Post  Minneapolis on Thu Jun 23, 2016 4:51 am

Hey guys, this is my first post.
I got diagnosed in Oct 2013 with pelvic floor dysfunction and vulvodynia. My doctor prescribed me with the hormonal cream and sent me to physical therapy. Both lessened my pain. I used to feel 9s across the board on the pain scale. I feel 4s and 5s now upon initial insertion, then if it gets too long or too fast I'm back up to 9. The past few years I've been single because I was too afraid that A) No one would want me as a partner after discovering my problem and B) that I would never be free of pain and always feel guilty for not being fun to have sex with.

Well, I'm still in pain, but I got a new partner (3 weeks ago! So New!). Now that I have him as motivation, I am regular with my hormone cream and I even tried acupuncture today. I have yet to test whether it was helpful for my PFD but it definitely made me relax.

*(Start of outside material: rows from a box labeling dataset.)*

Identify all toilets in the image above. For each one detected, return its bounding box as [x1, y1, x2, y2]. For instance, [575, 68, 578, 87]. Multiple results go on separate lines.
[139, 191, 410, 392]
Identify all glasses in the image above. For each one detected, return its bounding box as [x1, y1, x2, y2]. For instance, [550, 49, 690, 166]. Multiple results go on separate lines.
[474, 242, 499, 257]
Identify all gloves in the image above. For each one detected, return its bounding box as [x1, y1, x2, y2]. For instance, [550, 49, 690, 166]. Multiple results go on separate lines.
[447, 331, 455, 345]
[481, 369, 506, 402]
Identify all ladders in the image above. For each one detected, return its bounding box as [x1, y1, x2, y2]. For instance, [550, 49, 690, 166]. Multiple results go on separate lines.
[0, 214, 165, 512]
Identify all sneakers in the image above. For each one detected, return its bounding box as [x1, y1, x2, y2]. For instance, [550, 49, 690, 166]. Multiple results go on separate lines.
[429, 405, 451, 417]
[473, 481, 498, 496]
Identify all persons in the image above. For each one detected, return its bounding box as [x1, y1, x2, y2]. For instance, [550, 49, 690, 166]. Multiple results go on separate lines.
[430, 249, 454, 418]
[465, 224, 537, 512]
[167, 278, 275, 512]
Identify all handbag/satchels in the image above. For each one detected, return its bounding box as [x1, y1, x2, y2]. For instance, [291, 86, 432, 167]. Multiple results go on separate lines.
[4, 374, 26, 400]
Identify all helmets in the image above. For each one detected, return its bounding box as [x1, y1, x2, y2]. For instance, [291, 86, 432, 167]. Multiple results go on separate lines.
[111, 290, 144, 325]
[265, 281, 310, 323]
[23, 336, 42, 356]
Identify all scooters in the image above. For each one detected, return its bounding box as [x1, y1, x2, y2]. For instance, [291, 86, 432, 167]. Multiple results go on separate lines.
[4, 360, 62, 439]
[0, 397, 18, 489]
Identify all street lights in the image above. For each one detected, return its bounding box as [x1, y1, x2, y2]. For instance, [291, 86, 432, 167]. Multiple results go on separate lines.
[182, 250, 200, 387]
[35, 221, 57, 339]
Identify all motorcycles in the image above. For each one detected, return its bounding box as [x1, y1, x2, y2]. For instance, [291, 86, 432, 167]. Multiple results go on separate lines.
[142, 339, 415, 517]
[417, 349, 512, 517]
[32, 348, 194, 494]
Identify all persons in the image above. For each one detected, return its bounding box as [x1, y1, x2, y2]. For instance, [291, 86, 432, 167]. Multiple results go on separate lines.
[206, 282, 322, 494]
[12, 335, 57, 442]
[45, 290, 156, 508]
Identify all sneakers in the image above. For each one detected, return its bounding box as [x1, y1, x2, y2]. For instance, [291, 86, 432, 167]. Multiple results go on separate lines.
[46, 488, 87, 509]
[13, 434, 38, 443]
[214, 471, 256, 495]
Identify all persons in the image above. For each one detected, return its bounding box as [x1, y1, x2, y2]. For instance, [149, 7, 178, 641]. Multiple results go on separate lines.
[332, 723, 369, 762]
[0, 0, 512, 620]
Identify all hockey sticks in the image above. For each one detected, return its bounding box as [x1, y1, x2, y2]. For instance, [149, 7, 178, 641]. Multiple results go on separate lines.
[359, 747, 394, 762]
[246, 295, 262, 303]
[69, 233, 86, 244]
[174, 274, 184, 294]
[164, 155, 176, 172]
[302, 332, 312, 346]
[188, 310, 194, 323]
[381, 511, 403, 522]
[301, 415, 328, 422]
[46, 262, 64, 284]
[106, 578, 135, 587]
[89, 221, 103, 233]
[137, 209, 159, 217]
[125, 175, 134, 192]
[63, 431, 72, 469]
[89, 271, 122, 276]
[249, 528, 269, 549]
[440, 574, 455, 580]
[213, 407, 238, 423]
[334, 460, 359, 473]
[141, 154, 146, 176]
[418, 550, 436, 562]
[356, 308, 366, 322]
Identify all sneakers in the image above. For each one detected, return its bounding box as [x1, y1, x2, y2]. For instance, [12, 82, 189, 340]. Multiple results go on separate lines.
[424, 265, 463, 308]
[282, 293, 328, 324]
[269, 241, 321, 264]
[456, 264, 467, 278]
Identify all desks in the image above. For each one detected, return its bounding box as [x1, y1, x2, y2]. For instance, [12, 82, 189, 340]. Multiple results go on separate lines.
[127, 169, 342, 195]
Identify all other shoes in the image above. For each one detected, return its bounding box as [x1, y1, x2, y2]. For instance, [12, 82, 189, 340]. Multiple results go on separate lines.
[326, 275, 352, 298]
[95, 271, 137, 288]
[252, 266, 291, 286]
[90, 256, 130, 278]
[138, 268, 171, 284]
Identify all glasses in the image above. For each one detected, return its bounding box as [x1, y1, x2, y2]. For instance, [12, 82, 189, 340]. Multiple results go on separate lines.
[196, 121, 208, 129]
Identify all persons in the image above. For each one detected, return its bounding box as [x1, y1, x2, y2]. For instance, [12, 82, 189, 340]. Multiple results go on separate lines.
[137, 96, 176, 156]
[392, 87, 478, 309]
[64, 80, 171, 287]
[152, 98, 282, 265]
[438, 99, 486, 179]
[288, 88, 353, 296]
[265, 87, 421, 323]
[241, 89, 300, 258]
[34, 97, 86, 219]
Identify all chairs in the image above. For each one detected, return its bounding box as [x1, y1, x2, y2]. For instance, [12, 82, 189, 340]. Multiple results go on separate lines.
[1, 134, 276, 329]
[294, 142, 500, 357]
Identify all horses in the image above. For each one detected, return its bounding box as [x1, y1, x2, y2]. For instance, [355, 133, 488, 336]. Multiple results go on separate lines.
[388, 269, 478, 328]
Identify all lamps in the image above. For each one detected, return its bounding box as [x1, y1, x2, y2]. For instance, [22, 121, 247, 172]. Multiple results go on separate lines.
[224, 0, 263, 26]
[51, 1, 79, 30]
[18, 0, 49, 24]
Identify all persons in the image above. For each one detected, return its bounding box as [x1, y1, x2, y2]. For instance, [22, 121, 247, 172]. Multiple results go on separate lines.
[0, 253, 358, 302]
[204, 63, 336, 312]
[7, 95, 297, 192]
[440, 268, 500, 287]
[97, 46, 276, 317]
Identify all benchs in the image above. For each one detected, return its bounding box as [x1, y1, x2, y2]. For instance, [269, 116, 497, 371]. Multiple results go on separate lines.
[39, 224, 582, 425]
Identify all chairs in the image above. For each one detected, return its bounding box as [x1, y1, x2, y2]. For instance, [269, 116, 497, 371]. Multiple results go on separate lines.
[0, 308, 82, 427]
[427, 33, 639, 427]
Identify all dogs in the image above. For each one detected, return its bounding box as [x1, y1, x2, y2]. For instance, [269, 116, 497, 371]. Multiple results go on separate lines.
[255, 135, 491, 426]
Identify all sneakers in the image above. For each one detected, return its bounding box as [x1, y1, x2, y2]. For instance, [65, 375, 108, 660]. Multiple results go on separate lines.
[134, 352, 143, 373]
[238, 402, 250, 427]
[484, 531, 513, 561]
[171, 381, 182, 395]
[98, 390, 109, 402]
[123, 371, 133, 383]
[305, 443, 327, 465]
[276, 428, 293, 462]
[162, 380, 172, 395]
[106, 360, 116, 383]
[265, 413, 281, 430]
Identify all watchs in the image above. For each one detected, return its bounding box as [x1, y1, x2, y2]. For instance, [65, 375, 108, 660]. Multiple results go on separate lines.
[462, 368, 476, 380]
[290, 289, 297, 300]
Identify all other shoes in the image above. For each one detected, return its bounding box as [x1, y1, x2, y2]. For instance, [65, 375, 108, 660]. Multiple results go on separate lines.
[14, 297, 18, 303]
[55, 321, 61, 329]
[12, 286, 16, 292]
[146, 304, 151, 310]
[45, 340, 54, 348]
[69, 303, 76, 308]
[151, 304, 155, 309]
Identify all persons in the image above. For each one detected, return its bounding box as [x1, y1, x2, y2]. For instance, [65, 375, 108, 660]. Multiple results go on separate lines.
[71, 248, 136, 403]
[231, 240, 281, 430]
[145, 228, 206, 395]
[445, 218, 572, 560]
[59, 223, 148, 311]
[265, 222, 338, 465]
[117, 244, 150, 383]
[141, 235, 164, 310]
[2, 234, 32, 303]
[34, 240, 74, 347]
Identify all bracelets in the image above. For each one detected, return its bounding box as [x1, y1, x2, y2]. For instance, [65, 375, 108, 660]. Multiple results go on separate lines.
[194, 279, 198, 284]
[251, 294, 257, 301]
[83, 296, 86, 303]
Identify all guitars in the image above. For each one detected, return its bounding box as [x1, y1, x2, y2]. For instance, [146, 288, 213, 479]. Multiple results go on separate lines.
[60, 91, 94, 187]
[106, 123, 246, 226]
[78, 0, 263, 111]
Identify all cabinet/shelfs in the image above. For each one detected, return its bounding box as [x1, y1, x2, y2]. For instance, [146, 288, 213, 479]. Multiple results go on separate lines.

Some days I truly believe that I will never be free of the pain. I want it to go away completely, but I'm afraid it won't.

One good thing has come out of all this. I take better care of my body and exercise a lot more often. I'll keep you guys posted. This disease is extraordinarily sticky and my healing has been slow. Making slow progress is better than no progress, right? RIGHT?!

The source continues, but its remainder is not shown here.